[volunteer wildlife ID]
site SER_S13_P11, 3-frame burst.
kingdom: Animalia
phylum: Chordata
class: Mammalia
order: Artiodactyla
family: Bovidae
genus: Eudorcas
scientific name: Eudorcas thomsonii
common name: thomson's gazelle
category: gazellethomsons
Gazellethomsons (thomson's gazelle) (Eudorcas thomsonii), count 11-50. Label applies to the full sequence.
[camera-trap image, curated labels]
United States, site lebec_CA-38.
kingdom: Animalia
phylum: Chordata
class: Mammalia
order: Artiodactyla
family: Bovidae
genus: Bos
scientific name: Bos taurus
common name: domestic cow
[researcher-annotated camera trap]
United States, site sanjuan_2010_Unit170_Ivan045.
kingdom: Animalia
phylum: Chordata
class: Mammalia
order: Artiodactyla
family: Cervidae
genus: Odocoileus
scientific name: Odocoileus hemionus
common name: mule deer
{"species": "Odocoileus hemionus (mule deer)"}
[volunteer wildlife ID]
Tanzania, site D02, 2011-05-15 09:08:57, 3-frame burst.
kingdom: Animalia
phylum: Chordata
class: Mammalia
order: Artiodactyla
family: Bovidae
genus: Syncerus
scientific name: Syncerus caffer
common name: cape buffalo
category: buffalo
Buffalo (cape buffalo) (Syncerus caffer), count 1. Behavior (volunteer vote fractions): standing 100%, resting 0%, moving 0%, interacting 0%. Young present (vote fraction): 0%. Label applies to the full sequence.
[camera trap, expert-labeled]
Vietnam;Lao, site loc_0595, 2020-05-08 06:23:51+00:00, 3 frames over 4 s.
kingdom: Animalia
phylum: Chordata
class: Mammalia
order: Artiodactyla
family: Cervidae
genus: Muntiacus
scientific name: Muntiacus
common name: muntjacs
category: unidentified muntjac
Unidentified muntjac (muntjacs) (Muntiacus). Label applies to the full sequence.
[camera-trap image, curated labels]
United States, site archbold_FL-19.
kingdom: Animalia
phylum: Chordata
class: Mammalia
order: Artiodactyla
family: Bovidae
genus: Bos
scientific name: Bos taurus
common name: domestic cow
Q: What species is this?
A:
____________________
_THE TASK_: Each entry above is to be written out exactly.

_RESPONSE BOX_:
[volunteer wildlife ID]
site SER_S13_P11, 3-frame burst.
kingdom: Animalia
phylum: Chordata
class: Mammalia
order: Artiodactyla
family: Bovidae
genus: Eudorcas
scientific name: Eudorcas thomsonii
common name: thomson's gazelle
category: gazellethomsons
Gazellethomsons (thomson's gazelle) (Eudorcas thomsonii), count 11-50. Label applies to the full sequence.
[camera-trap image, curated labels]
United States, site lebec_CA-38.
kingdom: Animalia
phylum: Chordata
class: Mammalia
order: Artiodactyla
family: Bovidae
genus: Bos
scientific name: Bos taurus
common name: domestic cow
[researcher-annotated camera trap]
United States, site sanjuan_2010_Unit170_Ivan045.
kingdom: Animalia
phylum: Chordata
class: Mammalia
order: Artiodactyla
family: Cervidae
genus: Odocoileus
scientific name: Odocoileus hemionus
common name: mule deer
{"species": "Odocoileus hemionus (mule deer)"}
[volunteer wildlife ID]
Tanzania, site D02, 2011-05-15 09:08:57, 3-frame burst.
kingdom: Animalia
phylum: Chordata
class: Mammalia
order: Artiodactyla
family: Bovidae
genus: Syncerus
scientific name: Syncerus caffer
common name: cape buffalo
category: buffalo
Buffalo (cape buffalo) (Syncerus caffer), count 1. Behavior (volunteer vote fractions): standing 100%, resting 0%, moving 0%, interacting 0%. Young present (vote fraction): 0%. Label applies to the full sequence.
[camera trap, expert-labeled]
Vietnam;Lao, site loc_0595, 2020-05-08 06:23:51+00:00, 3 frames over 4 s.
kingdom: Animalia
phylum: Chordata
class: Mammalia
order: Artiodactyla
family: Cervidae
genus: Muntiacus
scientific name: Muntiacus
common name: muntjacs
category: unidentified muntjac
Unidentified muntjac (muntjacs) (Muntiacus). Label applies to the full sequence.
[camera-trap image, curated labels]
United States, site archbold_FL-19.
kingdom: Animalia
phylum: Chordata
class: Mammalia
order: Artiodactyla
family: Bovidae
genus: Bos
scientific name: Bos taurus
common name: domestic cow
Q: What species is this?
A:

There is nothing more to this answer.